Les toiles de la Belge Sophie Cauvin explorent une galaxie personnelle faite de terre, de sable, de cendre et de sacré. Elle expose au Musée d’Ixelles, étape importante en termes de carrière.

“La matière est brute, je la travaille de manière assez naturelle, je l’érode, je la rends parfois plus agressive ou plus lisse, cela dépend de chaque tableau. Mes sables par exemple, viennent du monde entier, glanés au gré d’années de voyages. Nous sommes issus de cette terre et les gens s’y reconnaissent : dans ce monde extrêmement virtuel, les matières les renvoient à eux-mêmes, là d’où ils viennent.” Dans le calme souverain du Musée d’Ixelles, Sophie Cauvin occupe deux salles avec une douzaine de tableaux et une paire de sculptures. La matière dont il est question anime les grands formats dans des couleurs qui balancent entre gris étoilé et sensation de lave. Baptisée “Géométrie sacrée”, l’exposition est dédiée à l’astral, au céleste et au terrestre.
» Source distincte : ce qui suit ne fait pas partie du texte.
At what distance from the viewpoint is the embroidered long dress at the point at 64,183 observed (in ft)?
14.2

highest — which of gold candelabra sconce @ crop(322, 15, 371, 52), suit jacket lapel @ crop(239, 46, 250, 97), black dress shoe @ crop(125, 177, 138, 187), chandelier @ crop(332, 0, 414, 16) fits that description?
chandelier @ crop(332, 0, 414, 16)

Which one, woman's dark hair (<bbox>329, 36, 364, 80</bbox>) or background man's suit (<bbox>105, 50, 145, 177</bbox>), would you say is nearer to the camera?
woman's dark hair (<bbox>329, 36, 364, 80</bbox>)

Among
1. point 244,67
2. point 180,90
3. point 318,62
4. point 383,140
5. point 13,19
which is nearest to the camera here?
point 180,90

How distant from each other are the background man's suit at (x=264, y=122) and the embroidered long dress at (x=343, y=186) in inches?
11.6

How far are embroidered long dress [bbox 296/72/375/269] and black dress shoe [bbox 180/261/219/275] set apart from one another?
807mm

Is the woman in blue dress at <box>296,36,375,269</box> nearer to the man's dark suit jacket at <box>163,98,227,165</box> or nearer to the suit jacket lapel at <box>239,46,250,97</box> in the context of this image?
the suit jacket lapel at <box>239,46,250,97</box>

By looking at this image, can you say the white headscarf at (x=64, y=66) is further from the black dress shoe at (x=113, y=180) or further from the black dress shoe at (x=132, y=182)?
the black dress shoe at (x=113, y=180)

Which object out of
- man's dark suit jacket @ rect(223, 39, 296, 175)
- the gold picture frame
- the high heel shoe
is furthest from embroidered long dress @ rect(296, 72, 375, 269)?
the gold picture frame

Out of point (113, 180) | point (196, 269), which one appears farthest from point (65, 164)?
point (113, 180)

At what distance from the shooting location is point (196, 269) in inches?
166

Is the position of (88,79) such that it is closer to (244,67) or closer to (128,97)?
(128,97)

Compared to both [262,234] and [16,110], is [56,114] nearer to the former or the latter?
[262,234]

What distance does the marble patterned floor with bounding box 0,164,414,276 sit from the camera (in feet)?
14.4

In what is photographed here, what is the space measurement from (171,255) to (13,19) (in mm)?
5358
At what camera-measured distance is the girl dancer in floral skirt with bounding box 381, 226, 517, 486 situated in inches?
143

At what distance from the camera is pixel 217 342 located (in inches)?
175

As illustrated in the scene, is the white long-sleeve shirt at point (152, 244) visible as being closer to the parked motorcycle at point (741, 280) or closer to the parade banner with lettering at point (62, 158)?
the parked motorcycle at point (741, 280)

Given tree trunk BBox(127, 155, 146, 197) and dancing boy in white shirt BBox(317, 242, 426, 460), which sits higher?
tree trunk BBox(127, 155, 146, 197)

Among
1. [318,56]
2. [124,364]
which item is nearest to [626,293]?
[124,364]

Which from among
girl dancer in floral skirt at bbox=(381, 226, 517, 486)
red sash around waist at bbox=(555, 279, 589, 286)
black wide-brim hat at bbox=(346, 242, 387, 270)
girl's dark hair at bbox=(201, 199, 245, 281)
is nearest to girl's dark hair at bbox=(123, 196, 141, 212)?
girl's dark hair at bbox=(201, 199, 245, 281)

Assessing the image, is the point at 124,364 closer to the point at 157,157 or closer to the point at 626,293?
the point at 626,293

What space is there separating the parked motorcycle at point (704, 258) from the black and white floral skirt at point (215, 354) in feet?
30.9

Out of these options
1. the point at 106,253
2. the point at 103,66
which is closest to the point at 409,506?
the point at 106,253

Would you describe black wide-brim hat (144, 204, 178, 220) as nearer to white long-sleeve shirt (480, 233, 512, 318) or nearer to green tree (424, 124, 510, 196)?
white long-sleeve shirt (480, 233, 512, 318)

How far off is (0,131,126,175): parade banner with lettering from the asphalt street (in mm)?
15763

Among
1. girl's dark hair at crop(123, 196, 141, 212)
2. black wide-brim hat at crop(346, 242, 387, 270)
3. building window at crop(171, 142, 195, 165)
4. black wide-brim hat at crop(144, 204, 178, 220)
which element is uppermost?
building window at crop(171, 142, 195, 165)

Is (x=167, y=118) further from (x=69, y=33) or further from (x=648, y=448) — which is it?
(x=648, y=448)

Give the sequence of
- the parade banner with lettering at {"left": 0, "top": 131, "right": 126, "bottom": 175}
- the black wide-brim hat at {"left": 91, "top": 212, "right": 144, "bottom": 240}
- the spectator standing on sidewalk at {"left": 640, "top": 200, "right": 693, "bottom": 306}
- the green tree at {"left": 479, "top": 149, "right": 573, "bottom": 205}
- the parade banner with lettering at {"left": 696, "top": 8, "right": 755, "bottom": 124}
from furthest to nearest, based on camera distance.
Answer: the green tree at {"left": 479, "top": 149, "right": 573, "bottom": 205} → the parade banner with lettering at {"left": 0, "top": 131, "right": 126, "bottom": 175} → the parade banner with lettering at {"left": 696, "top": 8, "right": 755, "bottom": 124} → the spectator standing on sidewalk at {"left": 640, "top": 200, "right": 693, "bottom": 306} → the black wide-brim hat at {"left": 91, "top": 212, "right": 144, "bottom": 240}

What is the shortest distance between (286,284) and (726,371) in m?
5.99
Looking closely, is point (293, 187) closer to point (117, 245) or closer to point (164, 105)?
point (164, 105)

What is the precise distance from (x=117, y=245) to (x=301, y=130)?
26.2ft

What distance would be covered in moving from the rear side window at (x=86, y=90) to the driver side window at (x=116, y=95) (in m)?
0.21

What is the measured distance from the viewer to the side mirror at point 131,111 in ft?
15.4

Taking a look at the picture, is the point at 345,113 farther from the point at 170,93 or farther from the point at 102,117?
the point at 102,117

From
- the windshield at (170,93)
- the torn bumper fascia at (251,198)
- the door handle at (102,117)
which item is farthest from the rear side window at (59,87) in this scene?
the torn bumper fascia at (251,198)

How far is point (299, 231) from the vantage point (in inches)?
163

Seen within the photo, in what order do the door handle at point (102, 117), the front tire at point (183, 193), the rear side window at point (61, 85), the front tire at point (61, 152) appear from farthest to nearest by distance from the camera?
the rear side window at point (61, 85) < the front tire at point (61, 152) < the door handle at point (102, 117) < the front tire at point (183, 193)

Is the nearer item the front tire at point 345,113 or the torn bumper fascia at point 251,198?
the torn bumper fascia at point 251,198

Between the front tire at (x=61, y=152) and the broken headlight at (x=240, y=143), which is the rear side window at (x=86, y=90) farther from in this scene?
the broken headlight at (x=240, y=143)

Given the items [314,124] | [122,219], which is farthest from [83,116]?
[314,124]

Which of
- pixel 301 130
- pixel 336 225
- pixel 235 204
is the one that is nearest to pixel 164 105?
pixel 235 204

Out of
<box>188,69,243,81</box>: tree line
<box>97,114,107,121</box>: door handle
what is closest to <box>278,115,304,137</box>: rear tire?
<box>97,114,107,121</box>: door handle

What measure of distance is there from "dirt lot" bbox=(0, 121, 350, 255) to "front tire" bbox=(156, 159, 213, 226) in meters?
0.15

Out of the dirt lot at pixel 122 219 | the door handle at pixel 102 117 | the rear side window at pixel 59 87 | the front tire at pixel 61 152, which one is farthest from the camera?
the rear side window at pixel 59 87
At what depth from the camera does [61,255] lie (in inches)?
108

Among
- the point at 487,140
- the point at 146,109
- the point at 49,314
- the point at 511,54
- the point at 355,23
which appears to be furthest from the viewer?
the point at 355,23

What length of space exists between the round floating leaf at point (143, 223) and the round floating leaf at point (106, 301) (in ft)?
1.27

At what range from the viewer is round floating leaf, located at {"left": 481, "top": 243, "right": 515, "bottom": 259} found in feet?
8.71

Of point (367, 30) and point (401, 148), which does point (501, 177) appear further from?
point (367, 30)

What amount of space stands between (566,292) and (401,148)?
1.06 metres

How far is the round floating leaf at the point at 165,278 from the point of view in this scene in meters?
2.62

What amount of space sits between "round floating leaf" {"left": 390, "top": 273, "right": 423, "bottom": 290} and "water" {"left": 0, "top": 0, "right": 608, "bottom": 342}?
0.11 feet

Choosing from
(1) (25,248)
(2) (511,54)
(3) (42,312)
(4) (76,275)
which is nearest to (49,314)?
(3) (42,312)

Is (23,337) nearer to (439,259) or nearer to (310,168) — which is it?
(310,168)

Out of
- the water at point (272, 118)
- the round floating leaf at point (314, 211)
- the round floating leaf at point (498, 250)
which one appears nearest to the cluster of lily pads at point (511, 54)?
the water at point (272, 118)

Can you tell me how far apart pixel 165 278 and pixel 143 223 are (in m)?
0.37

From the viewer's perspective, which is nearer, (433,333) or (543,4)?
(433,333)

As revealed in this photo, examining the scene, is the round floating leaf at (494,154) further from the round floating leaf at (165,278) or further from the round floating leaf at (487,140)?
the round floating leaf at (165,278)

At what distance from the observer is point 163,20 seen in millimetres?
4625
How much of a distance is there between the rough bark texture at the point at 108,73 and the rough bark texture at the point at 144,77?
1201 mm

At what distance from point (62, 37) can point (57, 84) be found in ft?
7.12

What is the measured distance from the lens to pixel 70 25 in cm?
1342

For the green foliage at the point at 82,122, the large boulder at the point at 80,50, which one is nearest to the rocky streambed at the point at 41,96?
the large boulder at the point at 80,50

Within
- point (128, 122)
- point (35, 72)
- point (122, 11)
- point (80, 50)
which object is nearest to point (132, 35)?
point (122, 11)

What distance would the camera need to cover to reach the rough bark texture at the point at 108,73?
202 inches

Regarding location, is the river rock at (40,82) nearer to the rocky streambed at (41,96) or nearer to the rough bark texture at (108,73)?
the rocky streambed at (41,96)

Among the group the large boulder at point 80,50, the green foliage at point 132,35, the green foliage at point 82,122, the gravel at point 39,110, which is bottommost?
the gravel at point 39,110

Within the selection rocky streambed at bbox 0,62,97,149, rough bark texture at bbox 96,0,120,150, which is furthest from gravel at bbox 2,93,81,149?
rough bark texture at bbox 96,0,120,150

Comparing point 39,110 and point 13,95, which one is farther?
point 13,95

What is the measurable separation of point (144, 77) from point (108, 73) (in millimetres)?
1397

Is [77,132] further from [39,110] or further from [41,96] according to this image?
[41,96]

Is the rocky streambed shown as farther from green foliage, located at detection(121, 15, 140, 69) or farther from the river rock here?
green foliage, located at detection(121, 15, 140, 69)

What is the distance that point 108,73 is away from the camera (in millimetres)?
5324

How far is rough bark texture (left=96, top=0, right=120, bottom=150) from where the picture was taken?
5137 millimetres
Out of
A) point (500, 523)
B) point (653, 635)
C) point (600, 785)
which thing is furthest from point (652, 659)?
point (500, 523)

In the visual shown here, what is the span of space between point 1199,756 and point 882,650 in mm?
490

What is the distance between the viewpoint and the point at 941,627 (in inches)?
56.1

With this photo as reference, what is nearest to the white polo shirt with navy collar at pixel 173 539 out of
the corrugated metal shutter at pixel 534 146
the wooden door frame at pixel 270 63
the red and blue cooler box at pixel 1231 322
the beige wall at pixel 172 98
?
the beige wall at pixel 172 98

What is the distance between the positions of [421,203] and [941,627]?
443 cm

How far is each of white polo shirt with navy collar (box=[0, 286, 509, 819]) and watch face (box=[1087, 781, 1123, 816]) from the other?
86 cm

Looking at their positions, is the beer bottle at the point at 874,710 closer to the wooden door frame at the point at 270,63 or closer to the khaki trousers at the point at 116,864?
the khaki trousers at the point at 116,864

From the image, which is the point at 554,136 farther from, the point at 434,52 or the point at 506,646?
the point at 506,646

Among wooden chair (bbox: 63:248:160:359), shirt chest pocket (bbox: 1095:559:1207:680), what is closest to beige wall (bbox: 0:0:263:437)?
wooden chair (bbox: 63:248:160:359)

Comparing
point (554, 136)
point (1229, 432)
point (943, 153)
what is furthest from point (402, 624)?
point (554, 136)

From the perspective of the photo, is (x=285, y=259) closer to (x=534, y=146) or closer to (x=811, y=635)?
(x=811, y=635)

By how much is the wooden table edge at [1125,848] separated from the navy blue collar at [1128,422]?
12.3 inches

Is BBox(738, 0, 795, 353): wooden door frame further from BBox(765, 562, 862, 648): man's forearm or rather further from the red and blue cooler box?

On s’arrête devant un tableau ovoïde d’où semble sortir un dragon écarlate. “C’est un peu le feu, le serpent, les fusions de la naissance et de la vie qui démarrent. J’ai travaillé avec une terre qui a cette couleur naturelle, en épaisseur, en dilution, cela lui donne une dynamique. Je pars d’une toile de lin. Je mets un fond, ici de l’encre de Chine, je fais mon premier geste avec de la matière et, c’est cela qui est fantastique, l’interaction sur la toile amène quelque chose d’aléatoire. Je laisse sécher un jour ou deux, et je vois quelque chose apparaître. Ce n’est pas moi qui donne forcément la direction première, même si je reprends le dessus.”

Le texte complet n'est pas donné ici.